━━ ITEMS ━━

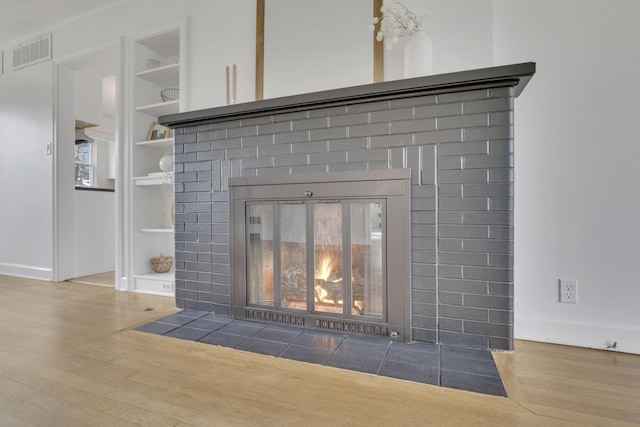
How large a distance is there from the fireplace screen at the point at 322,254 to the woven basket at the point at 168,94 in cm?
156

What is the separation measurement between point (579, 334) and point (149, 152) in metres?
3.25

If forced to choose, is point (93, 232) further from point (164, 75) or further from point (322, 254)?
point (322, 254)

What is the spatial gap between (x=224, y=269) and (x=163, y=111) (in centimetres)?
166

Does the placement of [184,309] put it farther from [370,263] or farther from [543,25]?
[543,25]

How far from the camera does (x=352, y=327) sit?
1.70 metres

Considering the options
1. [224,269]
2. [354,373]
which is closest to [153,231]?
[224,269]

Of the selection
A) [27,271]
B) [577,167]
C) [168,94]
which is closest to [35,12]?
[168,94]

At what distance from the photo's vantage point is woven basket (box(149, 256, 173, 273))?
2.81 meters

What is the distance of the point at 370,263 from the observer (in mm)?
1692

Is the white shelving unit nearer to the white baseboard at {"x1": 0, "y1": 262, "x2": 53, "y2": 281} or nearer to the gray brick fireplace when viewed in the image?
the white baseboard at {"x1": 0, "y1": 262, "x2": 53, "y2": 281}

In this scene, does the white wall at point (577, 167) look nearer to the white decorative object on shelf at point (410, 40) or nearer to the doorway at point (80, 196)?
the white decorative object on shelf at point (410, 40)

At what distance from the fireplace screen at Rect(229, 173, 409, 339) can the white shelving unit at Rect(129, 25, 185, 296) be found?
1030 mm

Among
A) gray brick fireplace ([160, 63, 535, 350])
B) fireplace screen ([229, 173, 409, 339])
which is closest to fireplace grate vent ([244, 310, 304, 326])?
fireplace screen ([229, 173, 409, 339])

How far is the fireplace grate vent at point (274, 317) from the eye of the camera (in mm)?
1824
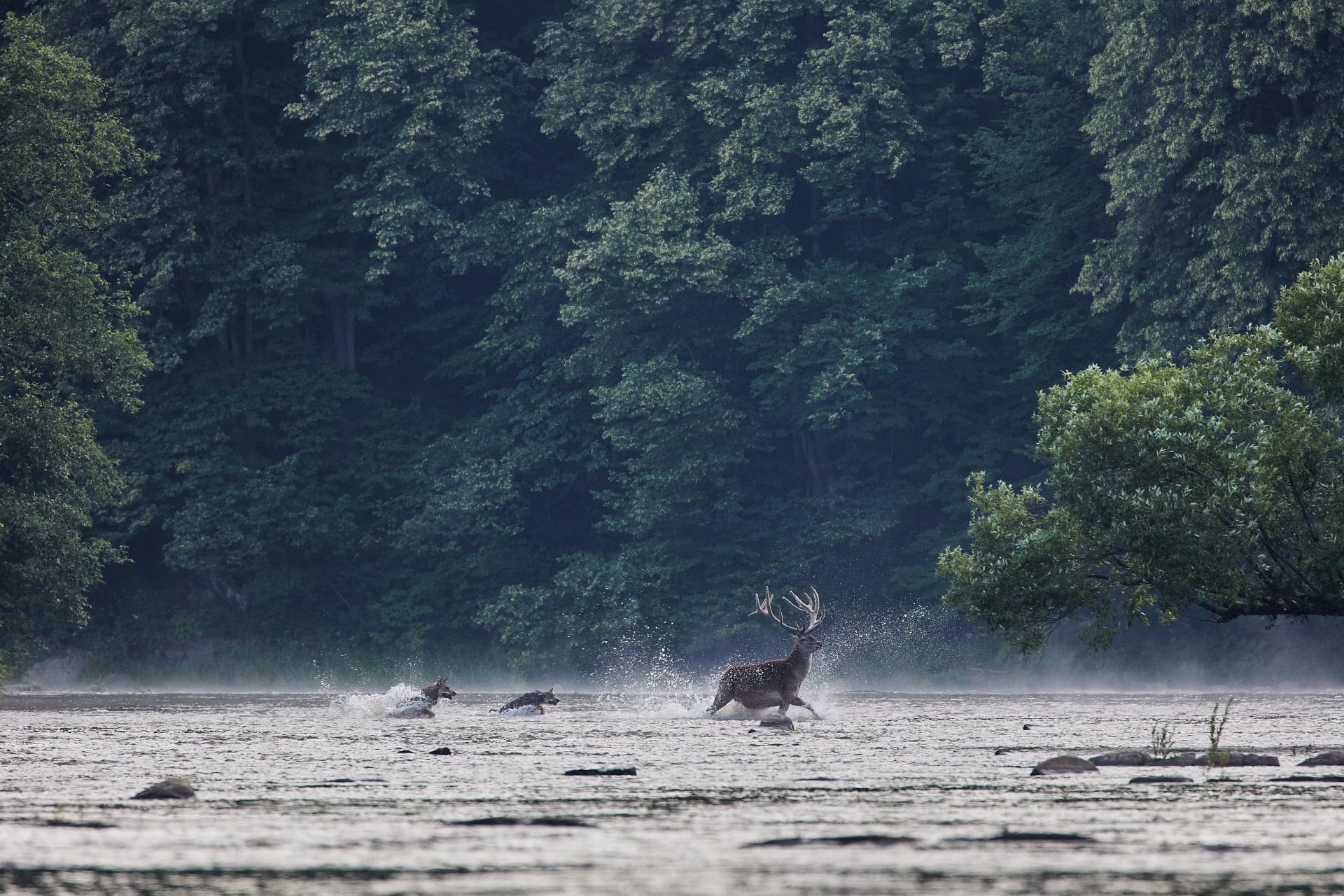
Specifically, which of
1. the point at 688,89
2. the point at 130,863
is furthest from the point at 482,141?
the point at 130,863

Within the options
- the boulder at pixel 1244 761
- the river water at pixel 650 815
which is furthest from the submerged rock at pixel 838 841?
the boulder at pixel 1244 761

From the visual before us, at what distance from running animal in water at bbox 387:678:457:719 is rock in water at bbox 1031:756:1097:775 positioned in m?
14.6

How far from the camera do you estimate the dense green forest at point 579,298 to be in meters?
50.6

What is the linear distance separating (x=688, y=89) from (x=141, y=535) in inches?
825

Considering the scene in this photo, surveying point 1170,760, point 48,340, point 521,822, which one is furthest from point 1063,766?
point 48,340

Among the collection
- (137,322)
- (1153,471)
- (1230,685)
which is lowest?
(1230,685)

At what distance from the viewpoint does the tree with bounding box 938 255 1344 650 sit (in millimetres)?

━━━

▶ EXERCISE DIRECTIONS
Copy all of the rows above again, replacing "woven basket" with "wicker basket" and leaving everything else unchanged. Omit the pictures.

▶ TASK RESPONSE
How large a distance is there from the fireplace screen at the point at 322,254 to the wicker basket at the point at 168,94 in cm?
156

What is the separation measurement between point (579, 334) and point (149, 152) in metres?
3.25

If forced to choose, is point (93, 232) further from point (164, 75) or further from point (322, 254)?
point (322, 254)

What is the spatial gap between (x=224, y=269) and (x=163, y=111) (in centimetres)?
166

Does the placement of [184,309] put it farther from [370,263] or farther from [543,25]?
[543,25]

How far from the camera does (x=352, y=327) sit?
1.70 metres

Considering the options
1. [224,269]
2. [354,373]
which is closest to [153,231]?
[224,269]

Of the selection
A) [27,271]
B) [577,167]
C) [168,94]
which is closest to [35,12]?
[168,94]

At what distance from the photo's vantage point is wicker basket (box(149, 256, 173, 273))?
2.81 meters

What is the distance of the point at 370,263 from the observer (in mm)?
1692

Is the white shelving unit nearer to the white baseboard at {"x1": 0, "y1": 262, "x2": 53, "y2": 281} or nearer to the gray brick fireplace when viewed in the image?
the white baseboard at {"x1": 0, "y1": 262, "x2": 53, "y2": 281}

In this scene, does the white wall at point (577, 167) look nearer to the white decorative object on shelf at point (410, 40) or nearer to the doorway at point (80, 196)?
the white decorative object on shelf at point (410, 40)

At what distance from the fireplace screen at Rect(229, 173, 409, 339) can the white shelving unit at Rect(129, 25, 185, 296) be found?
1030 mm

Among
A) gray brick fireplace ([160, 63, 535, 350])
B) fireplace screen ([229, 173, 409, 339])
which is closest to fireplace grate vent ([244, 310, 304, 326])?
fireplace screen ([229, 173, 409, 339])

How far is the fireplace grate vent at point (274, 317) from the eye of the camera (in mm)?
1824
Specifically, which of
1. the point at 688,89
2. the point at 130,863
is furthest from the point at 482,141?
the point at 130,863

Within the options
- the boulder at pixel 1244 761
- the river water at pixel 650 815
which is furthest from the submerged rock at pixel 838 841?
the boulder at pixel 1244 761

From the visual before us, at what distance from running animal in water at bbox 387:678:457:719 is rock in water at bbox 1031:756:1097:775 positioned in m?
14.6

How far from the camera do you estimate the dense green forest at point 579,298 to be in meters?
50.6

What is the linear distance separating (x=688, y=89) from (x=141, y=535) in inches?
825

Considering the scene in this photo, surveying point 1170,760, point 48,340, point 521,822, which one is furthest from point 1063,766?
point 48,340

Among the collection
- (137,322)
- (1153,471)
- (1230,685)
which is lowest?
(1230,685)

At what distance from the viewpoint does the tree with bounding box 938 255 1344 650 sit (in millimetres)?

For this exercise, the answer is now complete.